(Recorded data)
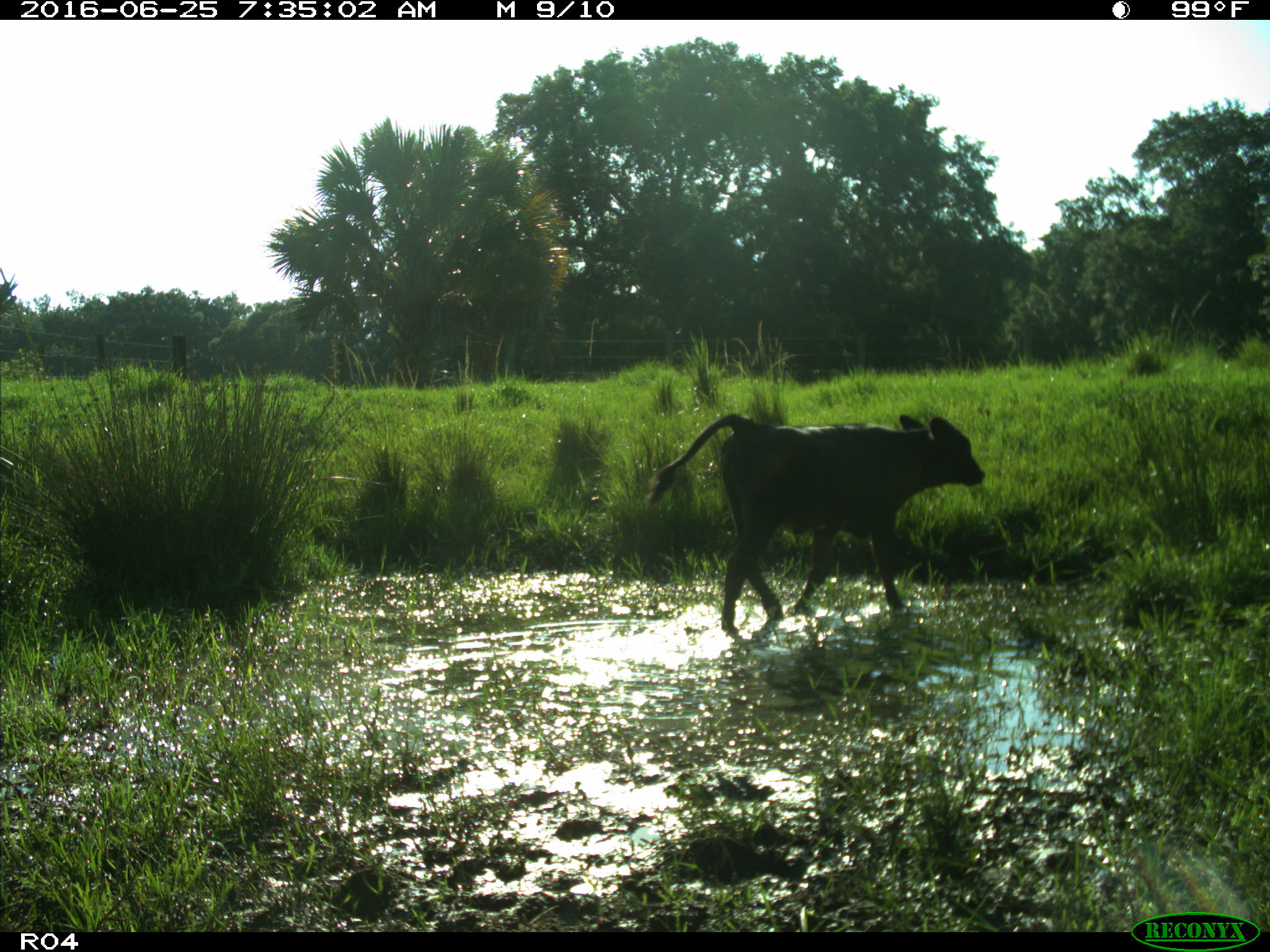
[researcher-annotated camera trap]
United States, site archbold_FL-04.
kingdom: Animalia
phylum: Chordata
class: Mammalia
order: Artiodactyla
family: Bovidae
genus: Bos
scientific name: Bos taurus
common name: domestic cow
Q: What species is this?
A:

> **Your assignment**:
What is needed is every line of the data above, set down exactly but with the images left out.

> **Written answer**:
[researcher-annotated camera trap]
United States, site archbold_FL-04.
kingdom: Animalia
phylum: Chordata
class: Mammalia
order: Artiodactyla
family: Bovidae
genus: Bos
scientific name: Bos taurus
common name: domestic cow
Q: What species is this?
A:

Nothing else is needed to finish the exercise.